Sergei Winogradsky (1856 – 1953)
The following are the contributions of Winogradsky to soil microbiology.
- Microorganisms involved in N cycle, C cycle, S cycle
- Nitrification process in soil
- Autotrophic nutrition of bacteria
- Chemolithotrophic nutrition of soil bacteria
- Discovered anaerobic nitrogen fixing bacterium Clostridium pasteurianum
Walther Hesse & Fannie E. Hesse (1883)
They used agar instead of gelatin for preparation of media. Agar goes to solution at 100°C and solidifies at 45°C. Till now this was not replaced by any other substance.
Joseph Lister (1878)
Developed Pure culture technique. Pure culture referred as the growth of mass of cells of same species in a vessel. He developed the pure cultures of bacteria using serial dilution technique.

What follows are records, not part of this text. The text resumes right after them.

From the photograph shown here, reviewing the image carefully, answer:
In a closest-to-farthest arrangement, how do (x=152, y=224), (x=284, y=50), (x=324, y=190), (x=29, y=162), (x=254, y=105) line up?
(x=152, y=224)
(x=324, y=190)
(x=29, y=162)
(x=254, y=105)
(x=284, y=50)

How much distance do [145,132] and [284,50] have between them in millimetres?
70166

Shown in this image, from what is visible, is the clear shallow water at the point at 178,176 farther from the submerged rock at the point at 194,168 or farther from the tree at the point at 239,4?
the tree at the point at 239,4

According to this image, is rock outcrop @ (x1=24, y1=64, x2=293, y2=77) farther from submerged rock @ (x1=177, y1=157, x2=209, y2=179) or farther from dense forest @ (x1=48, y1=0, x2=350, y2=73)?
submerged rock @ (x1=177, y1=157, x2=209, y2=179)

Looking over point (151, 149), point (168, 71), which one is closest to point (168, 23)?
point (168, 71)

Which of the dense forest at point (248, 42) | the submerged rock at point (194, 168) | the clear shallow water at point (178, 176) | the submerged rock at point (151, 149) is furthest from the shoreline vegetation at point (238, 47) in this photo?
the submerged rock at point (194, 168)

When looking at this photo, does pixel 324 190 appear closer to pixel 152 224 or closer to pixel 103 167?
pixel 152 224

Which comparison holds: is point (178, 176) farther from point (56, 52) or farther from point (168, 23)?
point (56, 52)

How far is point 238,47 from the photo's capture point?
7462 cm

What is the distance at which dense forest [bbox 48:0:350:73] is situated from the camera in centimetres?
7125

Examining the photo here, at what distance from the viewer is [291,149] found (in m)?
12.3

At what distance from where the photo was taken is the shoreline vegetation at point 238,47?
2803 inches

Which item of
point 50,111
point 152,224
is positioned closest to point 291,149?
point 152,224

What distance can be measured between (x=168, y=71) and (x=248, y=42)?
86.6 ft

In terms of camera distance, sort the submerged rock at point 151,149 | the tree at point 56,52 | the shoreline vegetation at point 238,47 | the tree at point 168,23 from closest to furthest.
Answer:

He also discovered that carbolic acid to disinfect the surgical equipments and dressings leads the reduction of post-operational deaths/infections.
Alexander Fleming (1928) identified Penicillium notatum inhibiting Staphylococcus aureus and identified the antibiotic Penicillin
- 1929-Discovered antibiotic penicillin –important milestone in medical microbiology
- Found that natural substances having antimicrobial activity- Saliva,Nasal mucous
- Worked on Staphylococcus aureus,-inhibition of growth-due to Penicillin
- Florey &Chain-isolated Penicillin in pure culture.

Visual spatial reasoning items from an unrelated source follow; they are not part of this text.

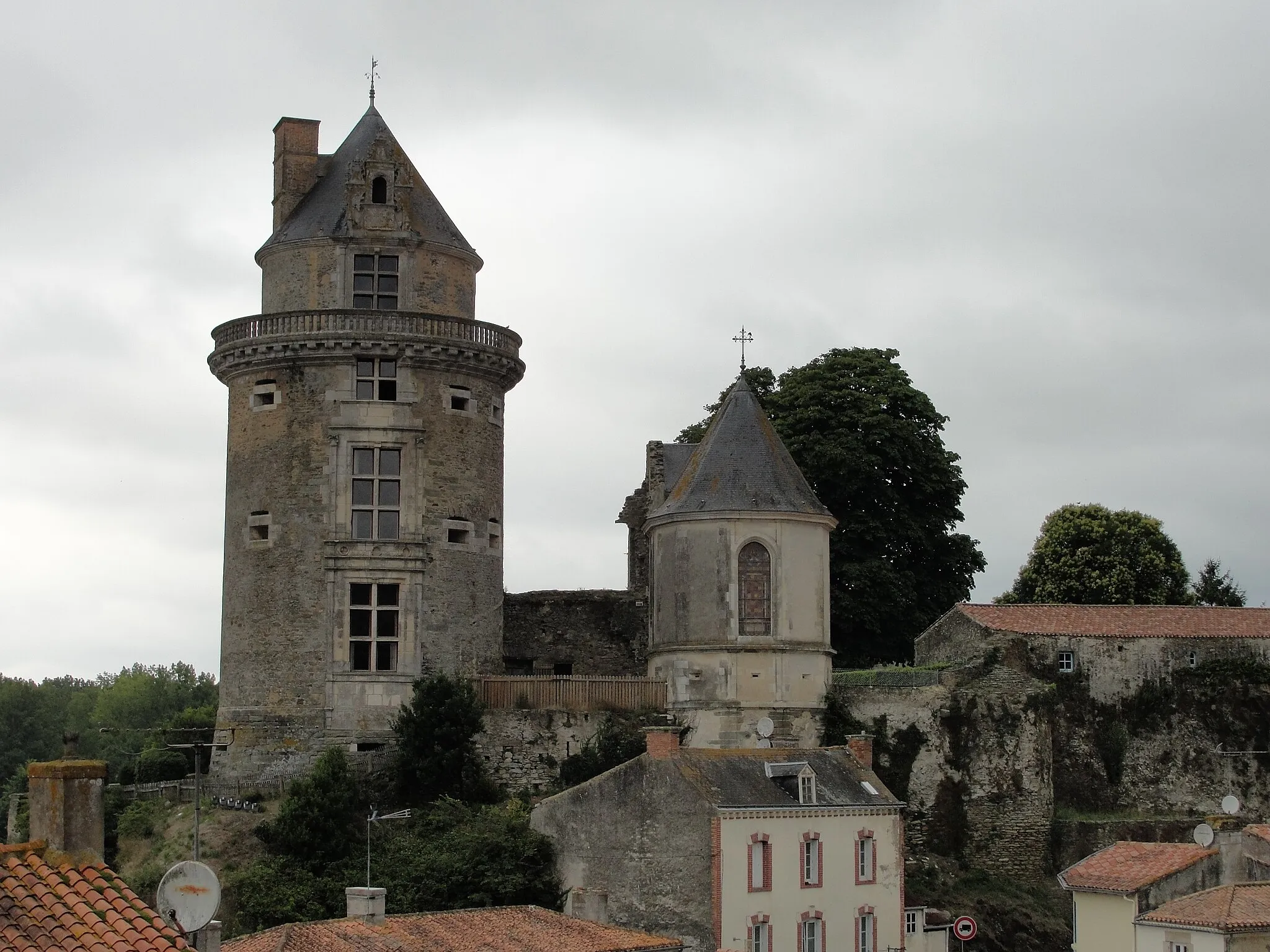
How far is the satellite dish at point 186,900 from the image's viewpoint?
16594 mm

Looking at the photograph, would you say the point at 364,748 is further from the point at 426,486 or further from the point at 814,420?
the point at 814,420

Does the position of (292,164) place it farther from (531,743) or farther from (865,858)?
(865,858)

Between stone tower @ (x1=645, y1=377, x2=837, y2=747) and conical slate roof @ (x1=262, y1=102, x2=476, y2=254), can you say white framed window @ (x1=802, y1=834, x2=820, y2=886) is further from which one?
conical slate roof @ (x1=262, y1=102, x2=476, y2=254)

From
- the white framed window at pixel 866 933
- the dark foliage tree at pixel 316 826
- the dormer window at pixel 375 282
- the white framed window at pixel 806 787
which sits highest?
the dormer window at pixel 375 282

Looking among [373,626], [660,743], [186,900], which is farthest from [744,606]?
[186,900]

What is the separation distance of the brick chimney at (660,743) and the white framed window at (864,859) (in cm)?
458

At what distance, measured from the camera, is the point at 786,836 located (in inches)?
1561

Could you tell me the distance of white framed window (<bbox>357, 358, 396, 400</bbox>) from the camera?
151 ft

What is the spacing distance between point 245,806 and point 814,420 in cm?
1990

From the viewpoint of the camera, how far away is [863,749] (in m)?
43.7

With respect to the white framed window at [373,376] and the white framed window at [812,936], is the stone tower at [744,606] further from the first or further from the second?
the white framed window at [373,376]

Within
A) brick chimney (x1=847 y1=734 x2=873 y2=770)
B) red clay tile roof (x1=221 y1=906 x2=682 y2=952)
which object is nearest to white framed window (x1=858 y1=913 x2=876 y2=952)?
brick chimney (x1=847 y1=734 x2=873 y2=770)

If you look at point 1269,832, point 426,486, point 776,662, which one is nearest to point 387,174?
point 426,486

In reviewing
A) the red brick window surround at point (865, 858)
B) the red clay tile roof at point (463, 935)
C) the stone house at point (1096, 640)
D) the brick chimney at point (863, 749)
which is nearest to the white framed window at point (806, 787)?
the red brick window surround at point (865, 858)
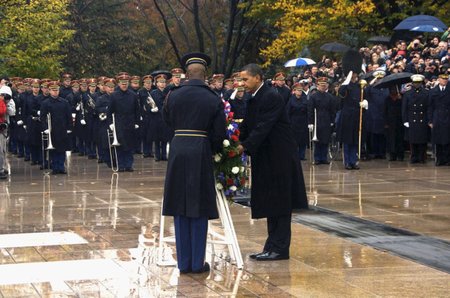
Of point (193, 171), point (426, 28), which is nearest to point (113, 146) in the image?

Selman A Waksman, 1945 identified Streptomycin antibiotic from soil bacterium. He also coined the term antibiotics (referring a chemical substance of microbial origin which is in small quantity exert antimicrobial activity.
- 1927- Wrote the book on Principles of soil Microbiology
- In 1939 Waksman and his colleagues undertook a systematic effort to identify soil organisms producing soluble substances that might be useful in the control of infectious diseases, what are now known as antibiotics
- Within a decade ten antibiotics were isolated and characterized,
- three of them with important clinical applications
- actinomycin in 1940, streptomycin in 1944, and neomycin in 1949.
- Eighteen antibiotics were discovered under his general direction.